Iain Martin, writing in the Daily Telegraph:
The Church of England’s Archbishops’ Council, headed by Dr Rowan Williams, the Archbishop of Canterbury and Dr John Sentamu, the Archbishop of York, has made a submission on Europe to the Foreign Affairs select committee.
It urges the Government to be more constructive and positive in its attitude to the EU, and warns that David Cameron’s “veto” last December cost the UK credibility. Leaving the EU would be a “travesty”, they claim. Quite a lot of Britons now disagree and think that leaving would be rather a good idea. But the Archbishops explain that they are speaking out because the C of E is “by virtue of its history a European Church”.
Good grief. If the Church of England doesn’t even understand the circumstances of its birth, then how can it expect anyone else to care about what it says?
Quite.
The British politician, Enoch Powell, a British politician who took the role of the Church of England (if not necessarily either its beliefs or its clergy) very seriously, would have been unsurprised by the invincible ignorance of these archbishops.
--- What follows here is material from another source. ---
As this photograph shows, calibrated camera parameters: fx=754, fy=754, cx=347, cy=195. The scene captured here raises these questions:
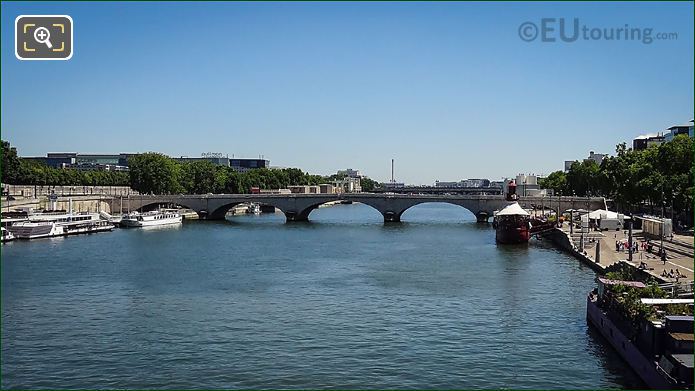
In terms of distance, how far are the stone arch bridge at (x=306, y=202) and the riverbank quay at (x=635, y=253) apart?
22.8 metres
Here’s what he had to say back in 1972:
The relevant fact about the history of the British Isles and above all of England is its separateness in a political sense from the history of continental Europe…When Henry VIII declared that ‘this realm of England is an empire (imperium) of itself’, he was making not a new claim but a very old one; but he was making it at a very significant point of time. He meant—as Edward I had meant, when he said the same over two hundred years before—that there is an imperium on the continent, but that England is another imperium outside its orbit and is endowed with the plenitude of its own sovereignty. The moment at which Henry VIII repeated this assertion was that of what is misleadingly called ‘the reformation’—misleadingly, because it was, and is, essentially a political and not a religious event.
That’s true, if one considers that Powell was writing in an English context: Henry went to his deathbed considering himself a good Catholic. His dispute with Rome was not over theology, but power. Henry wanted more of the latter (and Anne Boleyn too) but the underlying (and ultimately more important) question was whether England should be governed by English laws or those of some alien authority. Henry VIII, quite correctly, if for self-interested reasons, said that the law begins at home.
Back to Powell…
The whole subsequent history of Britain and the political character of the British people have taken their colour and trace their unique quality from that moment and that assertion. It was the final decision that no authority, no law, no court outside the realm would be recognized within the realm. When Cardinal Wolsey fell, the last attempt had failed to bring or keep the English nation within the ambit of any external jurisdiction or political power: since then no law has been for England outside England, and no taxation has been levied in England by or for an authority outside England—or not at least until the proposition that Britain should accede to the Common Market [the future EU].
That was not something that Thomas Becket (not so surprisingly a traitor in the view of both Henry VIII and Charles I—the last Anglican saint) would have understood or appreciated, so good riddance to him. But Becket was at least Archbishop of Canterbury nearly four centuries before Henry VIII declared England’s independence.He has an excuse, of sorts. The current Archbishop, Rowan Williams, does not. The explanation for what he has said about Europe rests, as it has done so often throughout his disreputable and unpleasant career, in his willingness to put ill-thought, but fiercely-believed, dogma (usually of a leftish variety) before honesty. His upcoming resignation cannot come soon enough.